# Exercises to complete
A – Translate this sentence from the sam editor text into Spanish: "After that you can start typing on the text edit window."
B – Please answer these questions using the sam editor text:
(i) What does the q command do?
(ii) When a filename is selected and the w command is issued, what does sam report?
(iii) In the menu list, which character begins a file line whose changes have not yet been written to disk?
C – Pick up the sam editor text after its last sentence and continue it.

***** Extract provided *****

When you run sam newfile you only see the command window (blue area) on top but the actual file contents window has not opened. Right click on the white area and you will see the filename listed. Selecting it and noticing that the cursor changed you can then click and the contents will appear. If the file didn't exist there will be no contents. After that you can start typing on the text edit window. With your mouse you can either select the text edit window or the command window using the left mouse button. In the following document commands will appear in bold font. The most basic commands to interact with the editor are q to quit, w [filename] to write the file to disk and u [times] to undo. If we have currently selected a filename and issue the w command sam will tell us the total amount of characters it wrote. It also might warn us if the file does not end with a newline.
By issuing the n command we see the file menu list. when the text window has changes of a file that haven't been written yet to disk the file line in the menu list starts with the ' character.

***** Records provided *****

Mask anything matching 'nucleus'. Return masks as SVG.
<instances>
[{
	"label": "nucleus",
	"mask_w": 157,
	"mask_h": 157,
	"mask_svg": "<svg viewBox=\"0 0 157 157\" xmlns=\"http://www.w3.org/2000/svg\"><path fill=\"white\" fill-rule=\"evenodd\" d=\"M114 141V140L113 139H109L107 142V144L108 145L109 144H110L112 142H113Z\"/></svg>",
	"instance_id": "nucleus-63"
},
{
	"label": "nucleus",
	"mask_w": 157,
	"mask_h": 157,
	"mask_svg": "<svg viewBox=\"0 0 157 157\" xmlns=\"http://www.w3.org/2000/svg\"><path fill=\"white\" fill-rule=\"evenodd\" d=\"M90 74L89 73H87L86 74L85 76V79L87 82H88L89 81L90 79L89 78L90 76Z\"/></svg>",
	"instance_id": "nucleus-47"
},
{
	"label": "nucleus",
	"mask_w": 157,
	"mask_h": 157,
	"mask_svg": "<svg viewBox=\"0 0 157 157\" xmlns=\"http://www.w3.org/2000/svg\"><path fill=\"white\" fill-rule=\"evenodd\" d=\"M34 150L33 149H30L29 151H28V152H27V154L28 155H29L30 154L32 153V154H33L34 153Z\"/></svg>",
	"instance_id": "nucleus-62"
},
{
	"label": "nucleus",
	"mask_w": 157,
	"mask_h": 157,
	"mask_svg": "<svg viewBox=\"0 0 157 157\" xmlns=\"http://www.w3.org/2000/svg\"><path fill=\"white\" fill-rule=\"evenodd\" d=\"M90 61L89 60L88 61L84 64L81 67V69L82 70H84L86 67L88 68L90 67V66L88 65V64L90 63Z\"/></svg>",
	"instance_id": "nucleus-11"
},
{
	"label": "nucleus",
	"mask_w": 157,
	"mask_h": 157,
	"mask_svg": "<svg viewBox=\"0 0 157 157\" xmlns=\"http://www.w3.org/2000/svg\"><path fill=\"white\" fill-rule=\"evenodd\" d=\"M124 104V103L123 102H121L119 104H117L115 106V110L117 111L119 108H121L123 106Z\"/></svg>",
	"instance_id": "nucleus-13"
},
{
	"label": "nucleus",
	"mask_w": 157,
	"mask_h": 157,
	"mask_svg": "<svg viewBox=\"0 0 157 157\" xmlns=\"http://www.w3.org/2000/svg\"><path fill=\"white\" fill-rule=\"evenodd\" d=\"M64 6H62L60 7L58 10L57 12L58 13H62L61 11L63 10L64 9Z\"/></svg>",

*****

# Task answers
A – Después de eso, puedes empezar a escribir en la ventana de edición de texto.

B –
(i) It quits the editor.
(ii) The total number of characters it wrote.
(iii) The ' character.

C –
To quote The text editor sam paper by Rob Pike a file consists of
Since edit operations apply on selections we must learn ways to control the value of dot. The easiest way is to highlight some text. This action sets dot to that range. By the command p we print the contents of dot and by the command = we see the range on the file it maps to. By issuing ranges on the editor we will see the text they specify getting highlighted. Some example ranges would be
Range | Decription |
---|---|
0,$ | from line zero till the end of the file which can also be expressed as , |
3 | the third line |
#30,#50 | character 30 till character 50 |
2,#100 | line 2 till character 100 |
To operate on text in or around dot we can use commands like append, change, insert etc. For example to delete the text in dot we just press d , and to insert sometext before dot we would issue i/sometext/ , or to append it after dot a/sometext/ . m followed by an address moves the text in dot after that address. t followed by an address just copies the text to that address without deleting from the original location.
By right clicking and selecting new we can create a new text editing window to work on another file. If we have more than one files open we notice that in the file menu list we see more lines. The file we are currently working on is marked by a . symbol. By issuing the b command we can set our current file to other files. For example if we have 2 files open, named file1 and file2 and we issue b file2 and then n we see that file2 will be selected. If we try to open a completely new file that isn't in the file menu list, the b command will fail. That is why the B command exists which can be used to create a new entry. Note that if the file didn't exist in the disk a write still needs to happen for it's data to be persisted. Other basic file menu commands are D (to delete an entry) f (to rename a file entry) e (to replace current with file) and r (replace dot by the contents of file). Here we notice that if we rename an entry that doesn't rename the file on disk. Instead if we issue w on the renamed entry it will create a new file on disk.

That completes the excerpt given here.